# Introduction
**This will be your workspace for Kaggle's Machine Learning education track.**

You will build and continually improve a model to predict housing prices as you work through each tutorial.  Fork this notebook and write your code in it.

The data from the tutorial, the Melbourne data, is not available in this workspace.  You will need to translate the concepts to work with the data in this notebook, the Iowa data.

Come to the [Learn Discussion](https://www.kaggle.com/learn-forum) forum for any questions or comments. 

# Write Your Code Below



In [2]:
import pandas as pd

main_file_path = '../input/train.csv'
iowa_data = pd.read_csv(main_file_path)
# print summary of the data in Iowa
print(iowa_data.describe())

In [3]:
# List the names of all the columns
print(iowa_data.columns)

In [4]:
# Pull Single Column of data Price and store as a separate series
s_iowa_price = iowa_data.SalePrice
# Print the head() of the new series
print(s_iowa_price.head())

In [5]:
# Pull columns of interest by including multiple in brackets
columns_of_interest = ['SalePrice', 'YrSold']
two_columns_of_intestest = iowa_data[columns_of_interest]
print(two_columns_of_intestest)

In [6]:
two_columns_of_intestest.describe()

In [7]:
# Set prediction target
y = iowa_data.SalePrice
iowa_predictors = ['LotArea', 'YearBuilt', '1stFlrSF', '2ndFlrSF', 'FullBath', 'BedroomAbvGr', 'TotRmsAbvGrd'] # Add predictors when ready
# Set predictors as X
X = iowa_data[iowa_predictors]


In [8]:
from sklearn.tree import DecisionTreeRegressor

# Define model
iowa_model = DecisionTreeRegressor()

# Fit model
iowa_model.fit(X, y)

In [9]:
# Make predicitions for the top 5 rows based on iowa_model
print('Making predictions for 5 houses:')
print(X.head())
print('The predicted Values are:')
print(iowa_model.predict(X.head()))

In [10]:
from sklearn.metrics import mean_absolute_error

predicted_home_prices = iowa_model.predict(X)
mean_absolute_error(y, predicted_home_prices)

In [11]:
from sklearn.model_selection import train_test_split
# split data into training and validation data, for both predictors and target
# The split is based on a random number generator.
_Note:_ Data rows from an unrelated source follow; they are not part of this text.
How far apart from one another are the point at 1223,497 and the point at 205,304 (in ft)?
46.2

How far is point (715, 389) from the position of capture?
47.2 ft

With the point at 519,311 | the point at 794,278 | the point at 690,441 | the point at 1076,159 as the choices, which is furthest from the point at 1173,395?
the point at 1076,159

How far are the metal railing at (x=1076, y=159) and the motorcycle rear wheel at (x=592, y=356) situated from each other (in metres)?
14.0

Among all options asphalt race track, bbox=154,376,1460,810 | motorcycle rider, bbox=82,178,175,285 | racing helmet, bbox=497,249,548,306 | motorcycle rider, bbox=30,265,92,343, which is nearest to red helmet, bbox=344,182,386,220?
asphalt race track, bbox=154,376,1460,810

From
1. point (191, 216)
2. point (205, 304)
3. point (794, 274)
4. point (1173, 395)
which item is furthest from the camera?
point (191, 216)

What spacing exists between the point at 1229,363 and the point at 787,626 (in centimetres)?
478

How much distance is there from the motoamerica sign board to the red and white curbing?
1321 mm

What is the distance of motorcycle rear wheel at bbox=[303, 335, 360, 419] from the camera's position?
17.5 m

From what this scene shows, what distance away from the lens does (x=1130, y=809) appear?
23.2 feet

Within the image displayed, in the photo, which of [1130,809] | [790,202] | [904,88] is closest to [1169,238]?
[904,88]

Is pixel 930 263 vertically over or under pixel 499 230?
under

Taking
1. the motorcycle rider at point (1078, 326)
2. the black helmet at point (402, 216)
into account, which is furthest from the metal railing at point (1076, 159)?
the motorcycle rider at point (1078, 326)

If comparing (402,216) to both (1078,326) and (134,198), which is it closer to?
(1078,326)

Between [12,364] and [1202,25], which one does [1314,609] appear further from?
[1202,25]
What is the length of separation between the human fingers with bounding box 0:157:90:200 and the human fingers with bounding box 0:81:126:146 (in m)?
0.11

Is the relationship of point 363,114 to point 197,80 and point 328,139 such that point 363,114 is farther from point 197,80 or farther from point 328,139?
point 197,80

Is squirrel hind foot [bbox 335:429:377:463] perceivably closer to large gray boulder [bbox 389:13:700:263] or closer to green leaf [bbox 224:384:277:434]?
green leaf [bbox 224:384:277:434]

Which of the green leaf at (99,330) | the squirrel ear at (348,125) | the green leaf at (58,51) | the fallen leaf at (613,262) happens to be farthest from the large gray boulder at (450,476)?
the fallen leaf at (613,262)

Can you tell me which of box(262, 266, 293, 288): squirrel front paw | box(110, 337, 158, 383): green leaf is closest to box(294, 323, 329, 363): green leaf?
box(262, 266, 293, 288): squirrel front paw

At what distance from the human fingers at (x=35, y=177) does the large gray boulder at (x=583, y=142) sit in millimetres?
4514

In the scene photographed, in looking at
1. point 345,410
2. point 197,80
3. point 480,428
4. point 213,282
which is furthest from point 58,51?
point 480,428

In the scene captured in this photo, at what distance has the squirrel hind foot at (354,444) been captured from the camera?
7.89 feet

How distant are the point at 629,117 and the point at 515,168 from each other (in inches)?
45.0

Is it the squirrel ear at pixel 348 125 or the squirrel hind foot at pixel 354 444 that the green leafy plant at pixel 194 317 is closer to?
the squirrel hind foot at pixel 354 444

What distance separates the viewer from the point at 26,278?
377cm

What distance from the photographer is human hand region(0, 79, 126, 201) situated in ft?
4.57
Supplying a numeric value to
# the random_state argument guarantees we get the same split every time we
# run this script.
train_X, val_X, train_y, val_y = train_test_split(X, y, random_state=0)
# Define model
iowa_model = DecisionTreeRegressor()
# Fit Model
iowa_model.fit(train_X, train_y)

# get predicted prices
val_predictions = iowa_model.predict(val_X)
print(mean_absolute_error(val_y, val_predictions))



In [12]:
def get_mae(max_leaf_nodes, predictors_train, predictors_val, targ_train, targ_val):
    model = DecisionTreeRegressor(max_leaf_nodes=max_leaf_nodes, random_state=0)
    model.fit(predictors_train, targ_train)
    preds_val = model.predict(predictors_val)
    mae = mean_absolute_error(targ_val, preds_val)
    return(mae)


In [13]:
for max_leaf_nodes in [5, 10, 25, 40, 50, 500, 5000]:
    my_mae = get_mae(max_leaf_nodes, train_X, val_X, train_y, val_y)
    print("Max Leaf nodes: %d \t\t Mean Absolute Error: %d" %(max_leaf_nodes, my_mae))

In [14]:
# Random Forrest Example
from sklearn.ensemble import RandomForestRegressor

forest_model = RandomForestRegressor()
forest_model.fit(train_X, train_y)
iowa_preds = forest_model.predict(val_X)
print(mean_absolute_error(val_y, iowa_preds))

In [21]:
# Create Submission for House Price Competition

# Create Train and Test Selections
train_y = iowa_data.SalePrice
columns_of_interest = ['YrSold', 'LotArea', 'OverallQual', 'YearBuilt', 'TotRmsAbvGrd']
train_X = iowa_data[columns_of_interest]

# create model
my_model = RandomForestRegressor()
my_model.fit(train_X, train_y)

In [22]:
# Create Prediction / Pull in Test Data 
test = pd.read_csv('../input/test.csv')
test_X = test[columns_of_interest]
# Use my_model to make predictions
predicted_prices = my_model.predict(test_X)
print(predicted_prices)

In [23]:
# Send Results to CSV file

test_submission = pd.DataFrame({'Id': test.Id, 'SalePrice': predicted_prices}).to_csv('submission.csv', index=False)